Isolation

In a futuristic space station, Kathy, who has just finished courses she needs for the job she was promised, learns on the last moment how that same job is given to a complete outsider. Not only does that mean end to her career, but suddenly she finds herself under investigation based on her past.

0

Three years she had studied for this day. Kathy was happy that morning, overjoyed as she was holding the brown envelope with all their ship’s crew around, eagerly waiting for her to open it. She carefully removed the strip and pulled out the paper. Then flipped it over and pulled out the special government paper – the diploma!

They all congratulated her and shoved her towards the boss’s office. “Show it to him!” they encouraged. “He’ll be pleased!”

At the same time another man entered the building. He was refined and earned several amused sights. He entered the office before she could go, interrupting her intentions. She returned to her post, curiously keeping an eye on the office door. She had to wait over an hour, but nobody came out. Instead the secretary came and called her along by herself. That was worrying, but she nodded and grabbed the envelope with her.

Her face stiffened the moment they came in and saw how familiarly they were talking to each other.
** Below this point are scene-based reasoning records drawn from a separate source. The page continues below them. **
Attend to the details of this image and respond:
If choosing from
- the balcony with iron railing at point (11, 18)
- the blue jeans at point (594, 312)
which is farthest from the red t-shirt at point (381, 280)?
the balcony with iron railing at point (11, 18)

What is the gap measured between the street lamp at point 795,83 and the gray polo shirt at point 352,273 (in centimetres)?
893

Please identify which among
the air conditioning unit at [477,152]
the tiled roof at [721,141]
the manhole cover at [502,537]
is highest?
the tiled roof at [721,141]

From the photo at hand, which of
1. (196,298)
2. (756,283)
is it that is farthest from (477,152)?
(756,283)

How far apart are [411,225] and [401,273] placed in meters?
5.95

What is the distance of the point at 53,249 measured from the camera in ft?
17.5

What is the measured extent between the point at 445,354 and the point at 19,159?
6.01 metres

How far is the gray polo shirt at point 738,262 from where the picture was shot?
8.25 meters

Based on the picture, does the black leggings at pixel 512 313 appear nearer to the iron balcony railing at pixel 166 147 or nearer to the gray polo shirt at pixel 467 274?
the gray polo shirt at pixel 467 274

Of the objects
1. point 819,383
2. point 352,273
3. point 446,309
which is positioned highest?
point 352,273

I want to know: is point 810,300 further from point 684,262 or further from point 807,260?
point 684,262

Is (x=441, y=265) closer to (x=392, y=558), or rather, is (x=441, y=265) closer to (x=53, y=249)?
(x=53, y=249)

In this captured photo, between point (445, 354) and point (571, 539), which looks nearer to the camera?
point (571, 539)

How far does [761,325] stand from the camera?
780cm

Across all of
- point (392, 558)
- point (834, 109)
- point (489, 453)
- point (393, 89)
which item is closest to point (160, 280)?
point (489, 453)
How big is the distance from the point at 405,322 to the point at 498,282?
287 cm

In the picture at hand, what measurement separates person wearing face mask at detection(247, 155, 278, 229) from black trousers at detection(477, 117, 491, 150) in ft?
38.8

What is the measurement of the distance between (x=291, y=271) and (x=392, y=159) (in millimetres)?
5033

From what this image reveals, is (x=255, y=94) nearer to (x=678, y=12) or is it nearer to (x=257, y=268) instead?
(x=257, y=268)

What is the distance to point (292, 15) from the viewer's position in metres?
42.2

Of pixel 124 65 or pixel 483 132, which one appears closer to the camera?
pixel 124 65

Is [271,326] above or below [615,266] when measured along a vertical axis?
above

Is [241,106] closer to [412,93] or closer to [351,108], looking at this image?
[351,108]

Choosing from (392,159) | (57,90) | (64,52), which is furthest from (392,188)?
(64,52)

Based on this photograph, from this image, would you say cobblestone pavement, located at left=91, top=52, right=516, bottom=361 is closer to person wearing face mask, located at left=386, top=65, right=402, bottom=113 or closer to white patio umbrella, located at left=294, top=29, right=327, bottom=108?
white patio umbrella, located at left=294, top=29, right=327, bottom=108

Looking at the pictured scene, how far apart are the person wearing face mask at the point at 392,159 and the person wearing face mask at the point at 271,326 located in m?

They looked up and she felt her skin growl. Something was off and she was in the centre of it.

Though the other man was more attention worthy, her eyes locked on her boss, who began way familiar than would suit to his position.

“Now, I know I promised you the post if you receive your diploma, but the post has to be refilled and I have waited 3 years already. You do understand I can’t wait any longer.”

She paled considerable, scrambling the papers behind her.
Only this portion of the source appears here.